_GIVEN ENTRIES_
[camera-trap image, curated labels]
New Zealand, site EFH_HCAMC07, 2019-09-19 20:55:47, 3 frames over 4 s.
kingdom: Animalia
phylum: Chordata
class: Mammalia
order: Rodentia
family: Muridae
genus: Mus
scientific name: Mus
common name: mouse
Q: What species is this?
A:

_EXERCISE AIM_
Your task is to restate all of the records above word for word.

_SOLUTION TO THE PROBLEM_
[camera-trap image, curated labels]
New Zealand, site EFH_HCAMC07, 2019-09-19 20:55:47, 3 frames over 4 s.
kingdom: Animalia
phylum: Chordata
class: Mammalia
order: Rodentia
family: Muridae
genus: Mus
scientific name: Mus
common name: mouse
Q: What species is this?
A:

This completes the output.